WORK TO BE COMPLETED: From the line with "CACHAÇA im Angebot" to the line with "Why Winter is", output every line below exactly, both ends included. Skip the pictures.

RECORD SET:
• • • • • • •
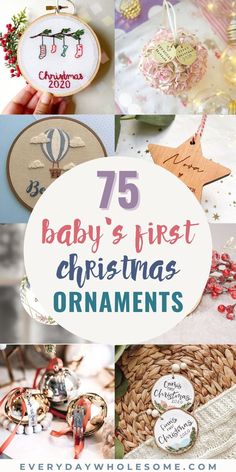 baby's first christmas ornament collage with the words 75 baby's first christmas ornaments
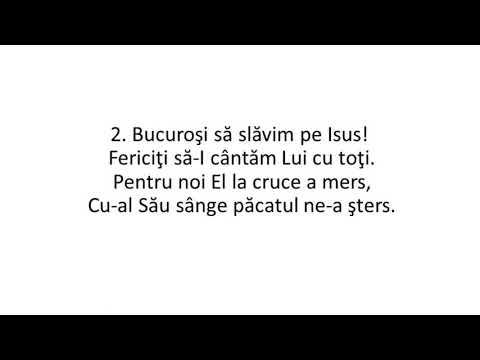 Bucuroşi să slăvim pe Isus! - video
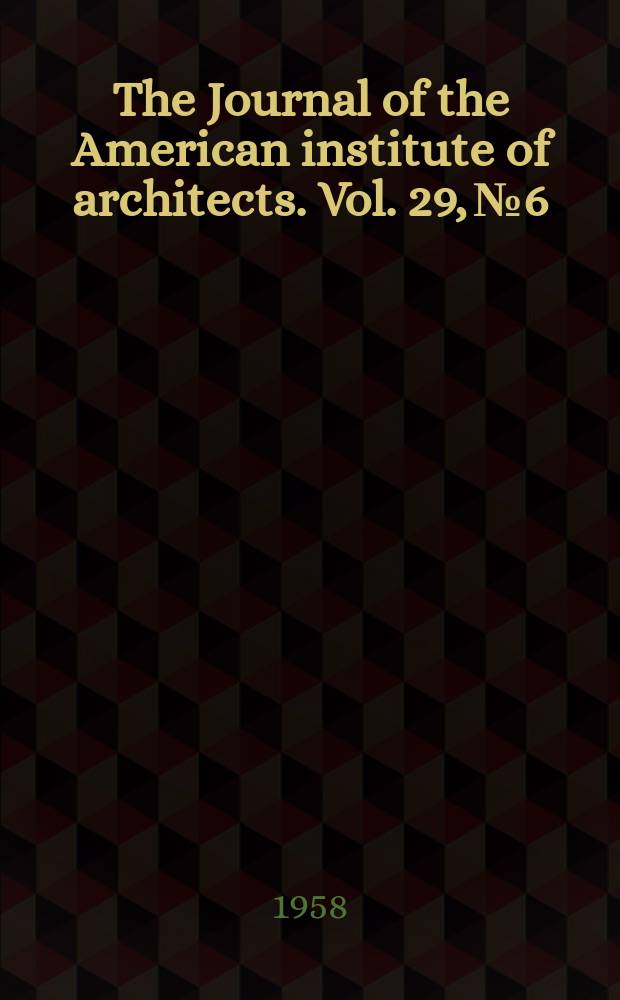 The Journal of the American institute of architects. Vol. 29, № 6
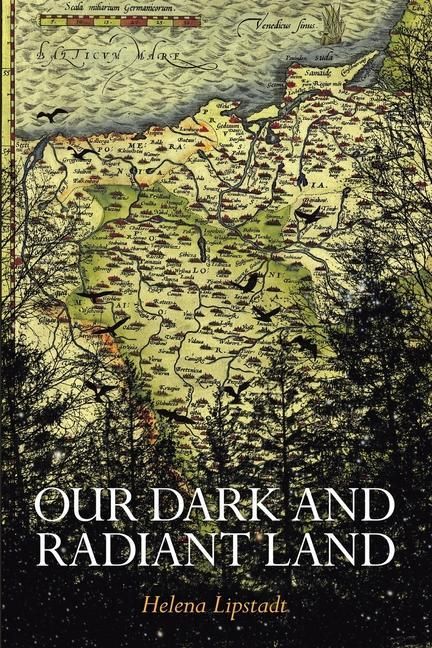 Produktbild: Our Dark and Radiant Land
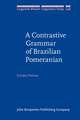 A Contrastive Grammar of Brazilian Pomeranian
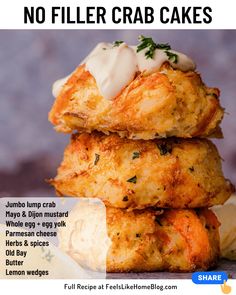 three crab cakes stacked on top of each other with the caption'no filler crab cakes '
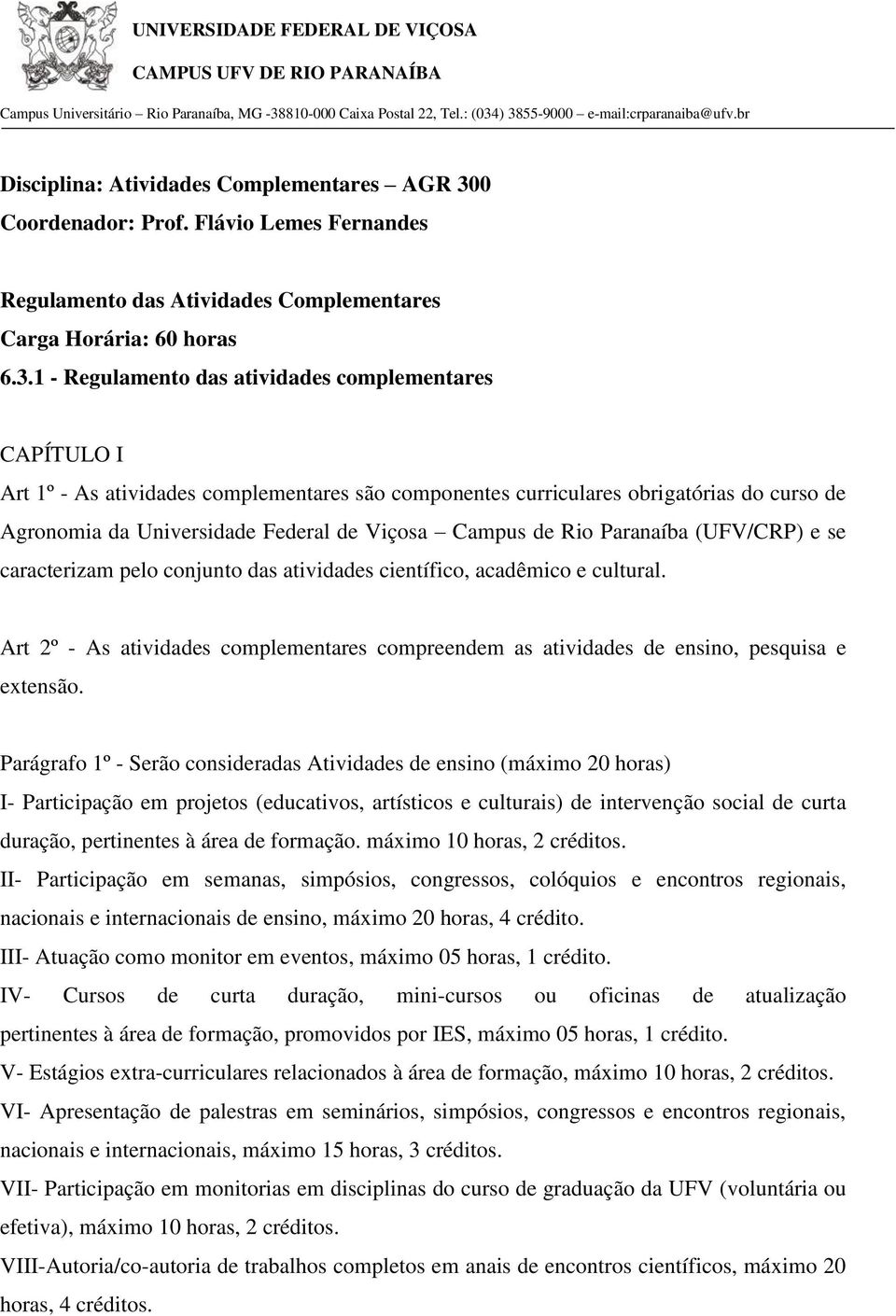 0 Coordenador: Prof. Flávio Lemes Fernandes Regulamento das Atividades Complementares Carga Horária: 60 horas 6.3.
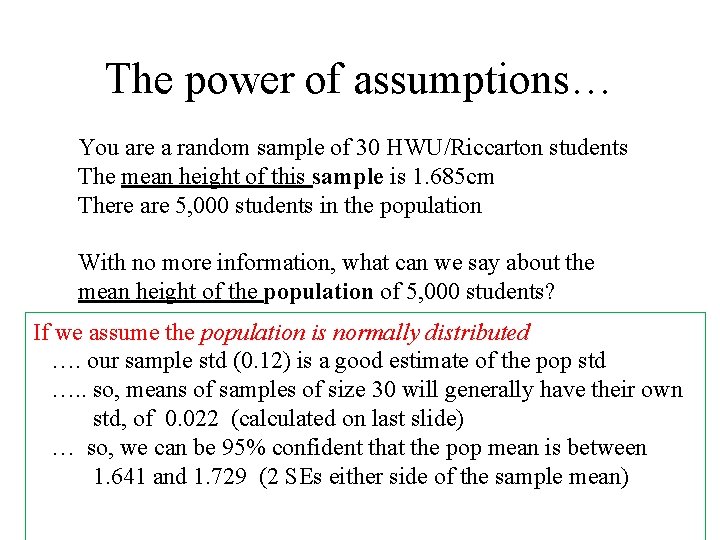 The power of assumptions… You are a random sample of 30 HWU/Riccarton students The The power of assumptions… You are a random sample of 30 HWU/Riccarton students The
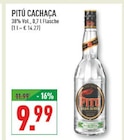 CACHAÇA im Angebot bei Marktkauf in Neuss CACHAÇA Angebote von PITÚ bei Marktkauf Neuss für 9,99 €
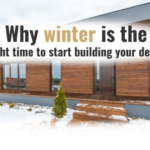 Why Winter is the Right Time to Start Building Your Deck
• • • • • • •
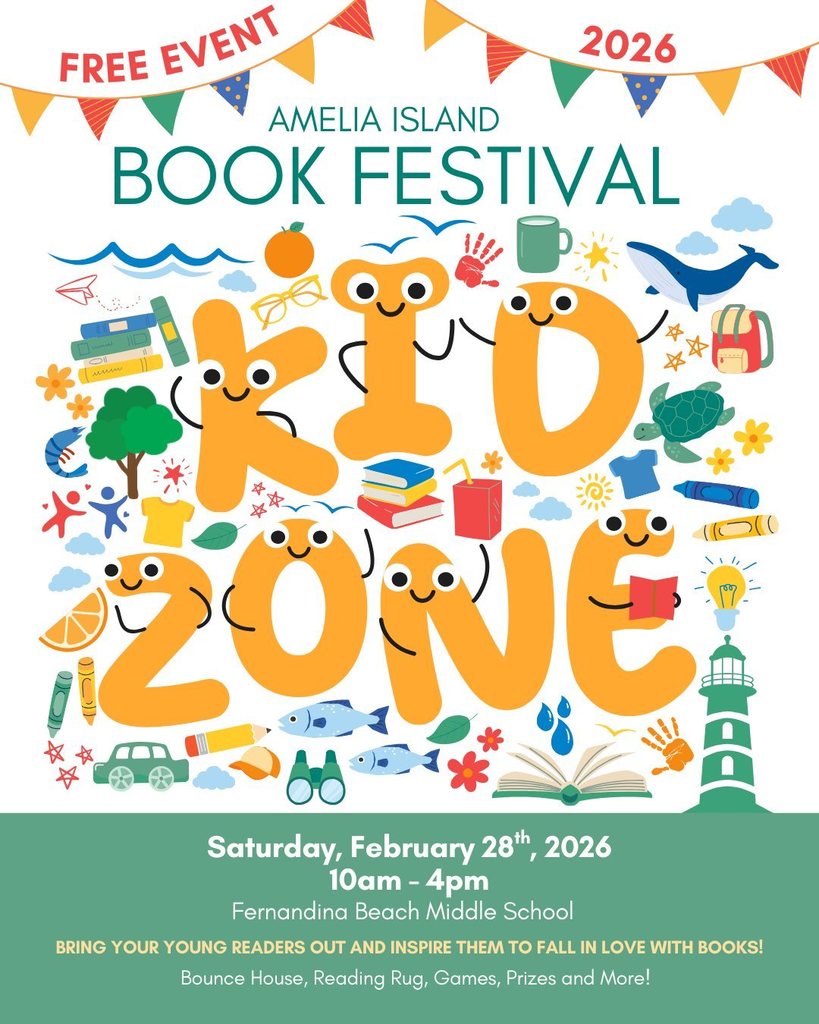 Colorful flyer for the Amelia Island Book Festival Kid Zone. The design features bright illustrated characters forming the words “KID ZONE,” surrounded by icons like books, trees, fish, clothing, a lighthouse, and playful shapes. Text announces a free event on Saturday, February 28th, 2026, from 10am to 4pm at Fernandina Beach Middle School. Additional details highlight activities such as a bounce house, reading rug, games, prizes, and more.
• • • • • • •
ANSWER TO THIS TASK:
 CACHAÇA im Angebot bei Marktkauf in Neuss CACHAÇA Angebote von PITÚ bei Marktkauf Neuss für 9,99 €
 Why Winter is the Right Time to Start Building Your Deck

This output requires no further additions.